Sex and the City
Packed in a Louis Vuitton Box...

Look, let’s just get this out on the table: if you’re a fan, you’re going to see this movie no matter what I say. If you’re not a fan, this review isn’t going to change your mind. So ultimately—as a review—this article doesn’t really matter. Instead, think of it as a travelogue documenting a trip to a strange, mysterious place known as Sex and the City.

Although I’ve never actually seen an episode of the television series, I was vaguely aware of the basic plot. Four single friends, living in New York, wearing fashionable clothing, and presumably having sex. The movie picks up the plot four years later. Things have moved on. They’re not all single, they don’t all live in New York, they still wear fashionable clothing and at least one of them isn’t having sex. I’m not telling which one.

Sarah Jessica Parker as Carrie Bradshaw in Sex and the CityThe main plot revolves around Carrie and Big, and their quest for the perfect apartment. No wait, maybe I got that wrong. The main plot is the relationship struggles between Miranda and Steve. Or, hmm… it might be the ongoing story of Charlotte and Harry’s attempts to have a child. If that’s not it, it has to be Samantha’s angst at finding herself in a monogamous relationship. I don’t know, take your pick. There are limitless of plotlines here. Something for everyone!

All of the favorite characters from the series are back, reprised by the original actors. Sarah Jessica Parker, Kim Cattrall, Kristin Davis, Cynthia Nixon, Chris Noth and more. Joining them is Academy Award‑winning actress Jennifer Hudson, who appears as Carrie’s assistant after a series of interviews that provided some of the more humorous parts of the movie.

The characters aren’t the only ones with issues here.
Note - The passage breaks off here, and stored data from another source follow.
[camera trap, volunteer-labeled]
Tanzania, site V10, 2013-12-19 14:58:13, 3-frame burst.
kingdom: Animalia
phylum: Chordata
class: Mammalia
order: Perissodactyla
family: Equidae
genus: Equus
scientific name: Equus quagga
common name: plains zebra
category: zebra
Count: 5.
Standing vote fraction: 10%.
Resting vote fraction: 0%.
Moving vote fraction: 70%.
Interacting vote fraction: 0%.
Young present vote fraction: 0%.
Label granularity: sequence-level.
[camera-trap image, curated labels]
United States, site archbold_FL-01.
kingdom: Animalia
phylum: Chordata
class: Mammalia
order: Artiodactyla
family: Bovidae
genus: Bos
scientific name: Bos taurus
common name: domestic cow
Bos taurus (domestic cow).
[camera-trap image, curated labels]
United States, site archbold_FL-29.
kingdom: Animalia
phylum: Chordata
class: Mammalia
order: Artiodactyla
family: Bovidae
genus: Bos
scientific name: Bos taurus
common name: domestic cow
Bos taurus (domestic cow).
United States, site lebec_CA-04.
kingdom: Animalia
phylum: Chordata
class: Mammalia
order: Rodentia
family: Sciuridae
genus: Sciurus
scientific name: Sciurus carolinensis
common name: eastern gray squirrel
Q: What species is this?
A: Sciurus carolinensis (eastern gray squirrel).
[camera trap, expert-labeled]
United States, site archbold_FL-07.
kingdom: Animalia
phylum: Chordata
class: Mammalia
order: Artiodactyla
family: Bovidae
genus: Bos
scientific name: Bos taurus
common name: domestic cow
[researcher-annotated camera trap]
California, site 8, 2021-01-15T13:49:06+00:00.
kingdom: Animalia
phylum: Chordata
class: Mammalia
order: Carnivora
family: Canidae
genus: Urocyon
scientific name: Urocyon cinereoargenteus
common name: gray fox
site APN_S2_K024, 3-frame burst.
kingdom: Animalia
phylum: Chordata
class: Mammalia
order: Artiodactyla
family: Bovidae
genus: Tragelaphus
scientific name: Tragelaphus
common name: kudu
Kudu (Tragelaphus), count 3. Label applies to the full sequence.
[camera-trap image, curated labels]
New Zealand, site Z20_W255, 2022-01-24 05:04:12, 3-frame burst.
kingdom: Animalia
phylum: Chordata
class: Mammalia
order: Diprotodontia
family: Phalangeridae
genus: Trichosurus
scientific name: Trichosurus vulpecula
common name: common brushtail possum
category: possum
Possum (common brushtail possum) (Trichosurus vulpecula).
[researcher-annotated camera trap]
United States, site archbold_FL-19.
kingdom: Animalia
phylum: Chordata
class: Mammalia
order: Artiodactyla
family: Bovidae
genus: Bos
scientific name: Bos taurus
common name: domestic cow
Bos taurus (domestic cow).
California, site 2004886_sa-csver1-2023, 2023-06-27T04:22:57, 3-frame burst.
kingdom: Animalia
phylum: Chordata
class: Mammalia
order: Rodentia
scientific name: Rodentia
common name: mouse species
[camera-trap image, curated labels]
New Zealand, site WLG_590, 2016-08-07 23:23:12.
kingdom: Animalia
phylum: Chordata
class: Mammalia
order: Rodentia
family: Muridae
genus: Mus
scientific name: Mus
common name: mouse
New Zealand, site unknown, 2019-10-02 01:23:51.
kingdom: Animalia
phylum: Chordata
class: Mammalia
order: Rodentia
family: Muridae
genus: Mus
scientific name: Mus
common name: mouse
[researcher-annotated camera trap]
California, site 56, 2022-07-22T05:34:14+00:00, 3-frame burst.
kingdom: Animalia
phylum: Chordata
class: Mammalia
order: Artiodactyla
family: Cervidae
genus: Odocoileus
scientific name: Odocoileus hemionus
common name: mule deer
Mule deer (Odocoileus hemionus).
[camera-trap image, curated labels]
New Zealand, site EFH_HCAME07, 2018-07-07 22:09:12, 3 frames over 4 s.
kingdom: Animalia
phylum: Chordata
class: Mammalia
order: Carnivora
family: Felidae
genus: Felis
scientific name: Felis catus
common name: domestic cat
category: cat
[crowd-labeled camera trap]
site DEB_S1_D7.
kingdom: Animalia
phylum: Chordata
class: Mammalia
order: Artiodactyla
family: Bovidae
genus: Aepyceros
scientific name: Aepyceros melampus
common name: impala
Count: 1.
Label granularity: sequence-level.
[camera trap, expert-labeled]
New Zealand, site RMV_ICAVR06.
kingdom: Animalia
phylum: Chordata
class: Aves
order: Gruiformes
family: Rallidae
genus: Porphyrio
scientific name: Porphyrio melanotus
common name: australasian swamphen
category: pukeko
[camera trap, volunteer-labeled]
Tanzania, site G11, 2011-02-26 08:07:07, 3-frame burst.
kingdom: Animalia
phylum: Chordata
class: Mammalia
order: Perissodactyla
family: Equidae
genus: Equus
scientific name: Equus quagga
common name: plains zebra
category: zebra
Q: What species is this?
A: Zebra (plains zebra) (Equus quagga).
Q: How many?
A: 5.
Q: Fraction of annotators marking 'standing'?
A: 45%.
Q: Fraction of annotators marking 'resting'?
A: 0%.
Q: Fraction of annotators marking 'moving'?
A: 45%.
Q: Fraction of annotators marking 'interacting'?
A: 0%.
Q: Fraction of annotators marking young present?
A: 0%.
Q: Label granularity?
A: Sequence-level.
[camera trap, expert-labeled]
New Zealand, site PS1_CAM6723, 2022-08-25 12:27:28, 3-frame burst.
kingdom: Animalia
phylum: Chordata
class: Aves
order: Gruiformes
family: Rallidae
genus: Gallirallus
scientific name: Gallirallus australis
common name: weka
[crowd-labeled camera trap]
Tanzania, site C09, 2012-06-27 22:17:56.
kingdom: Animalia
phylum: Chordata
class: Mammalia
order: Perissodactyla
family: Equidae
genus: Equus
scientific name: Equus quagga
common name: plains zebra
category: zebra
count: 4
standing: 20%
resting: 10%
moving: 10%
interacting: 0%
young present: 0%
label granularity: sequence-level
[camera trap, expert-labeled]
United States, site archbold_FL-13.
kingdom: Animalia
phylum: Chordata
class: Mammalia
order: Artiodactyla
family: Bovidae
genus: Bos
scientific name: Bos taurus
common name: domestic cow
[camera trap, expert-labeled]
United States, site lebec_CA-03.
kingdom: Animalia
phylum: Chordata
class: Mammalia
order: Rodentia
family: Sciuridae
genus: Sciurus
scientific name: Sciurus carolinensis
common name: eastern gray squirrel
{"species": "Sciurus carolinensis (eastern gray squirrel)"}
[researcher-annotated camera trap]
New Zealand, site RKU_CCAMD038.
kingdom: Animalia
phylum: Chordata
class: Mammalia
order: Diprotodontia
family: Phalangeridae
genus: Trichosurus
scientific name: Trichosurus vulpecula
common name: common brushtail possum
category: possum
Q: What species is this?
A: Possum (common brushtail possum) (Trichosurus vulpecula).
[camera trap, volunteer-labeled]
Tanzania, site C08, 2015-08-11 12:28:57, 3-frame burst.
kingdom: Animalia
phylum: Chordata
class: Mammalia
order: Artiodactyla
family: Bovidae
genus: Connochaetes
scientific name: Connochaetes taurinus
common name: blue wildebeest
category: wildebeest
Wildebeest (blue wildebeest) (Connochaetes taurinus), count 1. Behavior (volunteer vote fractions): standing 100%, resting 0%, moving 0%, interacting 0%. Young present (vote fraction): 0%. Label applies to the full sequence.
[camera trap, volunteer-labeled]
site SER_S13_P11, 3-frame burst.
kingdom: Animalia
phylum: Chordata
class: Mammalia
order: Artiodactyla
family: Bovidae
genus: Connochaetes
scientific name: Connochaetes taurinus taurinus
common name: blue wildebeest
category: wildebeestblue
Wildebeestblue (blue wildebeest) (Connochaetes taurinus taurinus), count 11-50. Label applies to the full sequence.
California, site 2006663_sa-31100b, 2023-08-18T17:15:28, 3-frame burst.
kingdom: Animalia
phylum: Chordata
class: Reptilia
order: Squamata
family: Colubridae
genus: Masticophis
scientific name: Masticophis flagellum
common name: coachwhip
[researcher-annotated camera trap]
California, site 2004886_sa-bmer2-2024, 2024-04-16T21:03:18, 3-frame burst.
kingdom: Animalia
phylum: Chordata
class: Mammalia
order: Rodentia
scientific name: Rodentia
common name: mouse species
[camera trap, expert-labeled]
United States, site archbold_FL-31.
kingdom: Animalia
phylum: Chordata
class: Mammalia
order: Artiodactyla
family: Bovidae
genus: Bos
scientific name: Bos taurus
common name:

As a movie, Sex and the City has problems of its own; unsurprisingly, many of them are driven by the fact that this is an ensemble cast, with four leading actresses who each have their screen time, story, and resolution. It adds up to a ponderous film with a running time around two and a half hours.

I’m sure that for fans this isn’t a deal breaker. For the uninitiated it results in a real marathon experience, particularly when you don’t already have an investment in the story. The other problem I have is that I didn’t get the sense that the movie was substantially different from the television series. Normally, when a show leaps from the small screen to the big screen, an effort is made to amp things up to the next level; this, however, just felt like two or three weekly (or, perhaps, weakly) episodes all crammed together.

In my estimation, the end result is basically a really long movie about nothing much at all—the cinematic equivalent, perhaps, of a lightweight romance novel sponsored by Louis Vuitton, Vera Wang, and Mercedes Benz. It’s the sort of thing that has a built-in audience of devotees, but doesn’t make a ripple outside of that circle. And honestly, I think that’s what the makers intended. Sex and the City is a film deliberately designed to satisfy the fans of the series while providing a sense of closure after a six-season run on television. Judging by the enthusiastic response from the test audience with which I screened it, I’d say they hit their mark.

Sex and the City is rated R for “strong sexual content, graphic nudity and language.” Indeed, they are having sex in the city. But honestly, this isn’t surprising is it?

Courtesy of a local publicist, Michael attended a promotional screening of Sex and the City.